Supplied records:
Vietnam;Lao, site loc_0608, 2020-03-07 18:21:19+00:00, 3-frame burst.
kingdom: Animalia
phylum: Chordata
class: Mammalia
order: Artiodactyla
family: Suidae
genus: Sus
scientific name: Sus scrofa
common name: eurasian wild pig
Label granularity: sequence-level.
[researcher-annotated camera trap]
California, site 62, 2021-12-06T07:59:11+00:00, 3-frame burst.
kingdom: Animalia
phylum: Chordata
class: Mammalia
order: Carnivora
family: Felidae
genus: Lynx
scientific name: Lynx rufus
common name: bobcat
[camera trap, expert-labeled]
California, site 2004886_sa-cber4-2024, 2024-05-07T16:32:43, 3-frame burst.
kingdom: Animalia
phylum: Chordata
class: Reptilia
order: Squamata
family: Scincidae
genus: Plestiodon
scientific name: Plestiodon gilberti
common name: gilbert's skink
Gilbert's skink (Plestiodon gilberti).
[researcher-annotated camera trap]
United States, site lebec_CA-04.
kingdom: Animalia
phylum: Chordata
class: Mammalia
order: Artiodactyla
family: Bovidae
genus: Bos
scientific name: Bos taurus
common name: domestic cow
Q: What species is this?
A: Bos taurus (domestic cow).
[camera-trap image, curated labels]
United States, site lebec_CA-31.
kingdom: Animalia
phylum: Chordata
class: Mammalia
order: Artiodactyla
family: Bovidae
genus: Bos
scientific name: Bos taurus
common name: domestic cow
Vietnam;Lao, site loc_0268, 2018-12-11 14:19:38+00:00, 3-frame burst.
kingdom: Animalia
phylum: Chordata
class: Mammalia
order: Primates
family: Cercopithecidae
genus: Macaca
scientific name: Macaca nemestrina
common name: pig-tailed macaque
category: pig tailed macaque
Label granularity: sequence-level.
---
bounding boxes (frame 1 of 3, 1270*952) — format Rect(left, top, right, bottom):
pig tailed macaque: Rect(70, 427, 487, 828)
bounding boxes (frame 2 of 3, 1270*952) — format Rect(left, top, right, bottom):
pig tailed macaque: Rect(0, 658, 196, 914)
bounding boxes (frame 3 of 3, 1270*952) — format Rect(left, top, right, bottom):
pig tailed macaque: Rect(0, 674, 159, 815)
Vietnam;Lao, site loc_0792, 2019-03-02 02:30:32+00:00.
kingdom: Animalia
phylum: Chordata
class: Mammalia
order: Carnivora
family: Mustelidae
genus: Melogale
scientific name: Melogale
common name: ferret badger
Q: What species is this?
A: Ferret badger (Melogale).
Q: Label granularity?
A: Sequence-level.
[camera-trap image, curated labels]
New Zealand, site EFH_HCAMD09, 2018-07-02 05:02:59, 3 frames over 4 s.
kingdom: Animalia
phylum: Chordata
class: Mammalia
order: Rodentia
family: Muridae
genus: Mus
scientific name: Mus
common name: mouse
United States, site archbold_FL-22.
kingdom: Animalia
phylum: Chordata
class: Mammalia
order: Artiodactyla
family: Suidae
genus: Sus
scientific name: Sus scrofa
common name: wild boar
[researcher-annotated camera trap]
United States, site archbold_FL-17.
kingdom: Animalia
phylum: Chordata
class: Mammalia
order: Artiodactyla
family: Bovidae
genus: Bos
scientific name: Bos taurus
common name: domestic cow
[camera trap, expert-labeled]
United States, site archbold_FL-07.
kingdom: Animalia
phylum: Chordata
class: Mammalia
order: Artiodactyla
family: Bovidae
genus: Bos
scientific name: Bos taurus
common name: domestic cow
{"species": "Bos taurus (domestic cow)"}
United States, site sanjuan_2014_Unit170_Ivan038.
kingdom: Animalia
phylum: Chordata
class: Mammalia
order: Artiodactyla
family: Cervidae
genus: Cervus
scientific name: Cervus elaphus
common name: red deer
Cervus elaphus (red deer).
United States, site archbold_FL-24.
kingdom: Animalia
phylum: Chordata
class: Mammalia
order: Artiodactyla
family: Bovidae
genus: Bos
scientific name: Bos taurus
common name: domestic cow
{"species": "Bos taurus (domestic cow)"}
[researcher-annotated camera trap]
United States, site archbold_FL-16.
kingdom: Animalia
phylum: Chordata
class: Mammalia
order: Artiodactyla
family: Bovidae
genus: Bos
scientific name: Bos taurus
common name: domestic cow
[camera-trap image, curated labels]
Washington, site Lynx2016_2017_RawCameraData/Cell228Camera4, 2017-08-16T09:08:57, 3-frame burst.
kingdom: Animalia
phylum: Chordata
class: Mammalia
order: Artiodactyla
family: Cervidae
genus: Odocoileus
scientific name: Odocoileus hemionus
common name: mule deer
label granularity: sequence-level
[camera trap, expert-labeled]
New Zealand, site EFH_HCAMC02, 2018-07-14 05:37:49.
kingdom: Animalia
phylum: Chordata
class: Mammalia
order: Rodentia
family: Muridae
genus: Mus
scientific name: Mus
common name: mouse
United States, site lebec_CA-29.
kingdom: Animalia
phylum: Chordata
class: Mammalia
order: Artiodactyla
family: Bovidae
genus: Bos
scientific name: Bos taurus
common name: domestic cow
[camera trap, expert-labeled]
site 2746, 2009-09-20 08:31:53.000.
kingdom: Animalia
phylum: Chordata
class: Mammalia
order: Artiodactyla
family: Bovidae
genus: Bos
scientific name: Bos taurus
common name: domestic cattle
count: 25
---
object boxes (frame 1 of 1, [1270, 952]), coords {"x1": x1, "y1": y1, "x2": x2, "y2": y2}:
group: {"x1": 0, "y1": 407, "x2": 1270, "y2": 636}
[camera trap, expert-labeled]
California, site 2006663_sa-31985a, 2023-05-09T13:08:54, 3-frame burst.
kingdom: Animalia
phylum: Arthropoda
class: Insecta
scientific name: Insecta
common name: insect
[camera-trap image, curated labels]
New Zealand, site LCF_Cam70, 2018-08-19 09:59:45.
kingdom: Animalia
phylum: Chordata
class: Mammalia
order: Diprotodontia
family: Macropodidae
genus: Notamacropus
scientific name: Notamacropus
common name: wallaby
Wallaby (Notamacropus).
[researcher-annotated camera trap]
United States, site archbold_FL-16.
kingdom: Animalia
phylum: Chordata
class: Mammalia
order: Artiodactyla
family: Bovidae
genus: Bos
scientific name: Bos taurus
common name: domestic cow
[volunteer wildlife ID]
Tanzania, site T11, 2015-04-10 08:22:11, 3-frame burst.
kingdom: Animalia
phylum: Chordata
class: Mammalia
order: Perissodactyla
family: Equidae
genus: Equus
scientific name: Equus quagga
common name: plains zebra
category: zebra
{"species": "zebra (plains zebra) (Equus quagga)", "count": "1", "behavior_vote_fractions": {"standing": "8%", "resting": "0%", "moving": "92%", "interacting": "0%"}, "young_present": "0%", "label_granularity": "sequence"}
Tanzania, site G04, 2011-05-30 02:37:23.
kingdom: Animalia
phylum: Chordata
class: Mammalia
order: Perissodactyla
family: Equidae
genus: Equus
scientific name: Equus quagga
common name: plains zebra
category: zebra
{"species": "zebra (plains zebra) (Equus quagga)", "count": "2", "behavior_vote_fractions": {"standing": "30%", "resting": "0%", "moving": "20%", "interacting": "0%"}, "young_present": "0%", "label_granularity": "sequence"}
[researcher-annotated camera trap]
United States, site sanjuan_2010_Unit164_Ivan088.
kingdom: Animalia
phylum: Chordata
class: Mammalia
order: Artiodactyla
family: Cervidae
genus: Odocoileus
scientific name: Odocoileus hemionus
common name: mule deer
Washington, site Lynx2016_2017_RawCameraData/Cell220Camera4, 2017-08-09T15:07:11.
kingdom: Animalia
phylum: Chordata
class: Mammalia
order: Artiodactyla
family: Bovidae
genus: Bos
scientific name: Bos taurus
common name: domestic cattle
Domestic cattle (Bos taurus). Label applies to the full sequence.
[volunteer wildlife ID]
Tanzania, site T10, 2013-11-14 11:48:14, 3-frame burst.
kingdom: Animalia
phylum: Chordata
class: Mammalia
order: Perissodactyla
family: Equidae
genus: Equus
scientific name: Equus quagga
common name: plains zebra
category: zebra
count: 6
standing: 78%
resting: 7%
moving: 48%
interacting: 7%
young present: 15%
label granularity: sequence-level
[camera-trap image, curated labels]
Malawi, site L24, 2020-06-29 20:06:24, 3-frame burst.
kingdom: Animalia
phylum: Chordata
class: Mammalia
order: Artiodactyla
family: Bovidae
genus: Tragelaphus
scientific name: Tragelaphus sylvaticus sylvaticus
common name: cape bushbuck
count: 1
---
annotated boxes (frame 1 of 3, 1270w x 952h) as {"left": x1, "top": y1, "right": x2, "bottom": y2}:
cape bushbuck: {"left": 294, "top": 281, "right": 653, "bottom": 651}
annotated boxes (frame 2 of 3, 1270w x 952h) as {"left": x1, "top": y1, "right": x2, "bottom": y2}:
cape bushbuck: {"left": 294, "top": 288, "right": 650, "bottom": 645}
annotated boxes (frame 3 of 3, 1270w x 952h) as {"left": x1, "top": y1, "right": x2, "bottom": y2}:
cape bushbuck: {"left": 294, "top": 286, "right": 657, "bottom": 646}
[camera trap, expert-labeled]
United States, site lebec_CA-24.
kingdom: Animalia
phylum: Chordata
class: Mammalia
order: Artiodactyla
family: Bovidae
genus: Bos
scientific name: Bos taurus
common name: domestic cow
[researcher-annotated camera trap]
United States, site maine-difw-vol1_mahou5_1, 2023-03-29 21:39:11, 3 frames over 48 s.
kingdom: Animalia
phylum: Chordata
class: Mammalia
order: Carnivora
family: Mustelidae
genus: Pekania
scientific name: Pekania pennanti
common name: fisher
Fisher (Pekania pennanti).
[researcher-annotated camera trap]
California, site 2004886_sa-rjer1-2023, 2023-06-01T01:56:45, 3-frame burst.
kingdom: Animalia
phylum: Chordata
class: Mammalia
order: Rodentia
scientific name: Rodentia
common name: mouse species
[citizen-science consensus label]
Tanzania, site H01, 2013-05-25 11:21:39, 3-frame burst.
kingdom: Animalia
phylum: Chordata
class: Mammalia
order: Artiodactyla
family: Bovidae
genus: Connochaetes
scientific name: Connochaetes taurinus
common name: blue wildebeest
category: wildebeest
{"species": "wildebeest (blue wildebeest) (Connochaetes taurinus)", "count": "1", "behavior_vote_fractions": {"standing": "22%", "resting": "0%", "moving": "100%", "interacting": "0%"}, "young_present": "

Exercise prompt: Only the final stretch of the entries above is needed: print exactly the lines from the line containing "scientific name: Connochaetes taurinus" through the last one.

Result of this task:
scientific name: Connochaetes taurinus
common name: blue wildebeest
category: wildebeest
{"species": "wildebeest (blue wildebeest) (Connochaetes taurinus)", "count": "1", "behavior_vote_fractions": {"standing": "22%", "resting": "0%", "moving": "100%", "interacting": "0%"}, "young_present": "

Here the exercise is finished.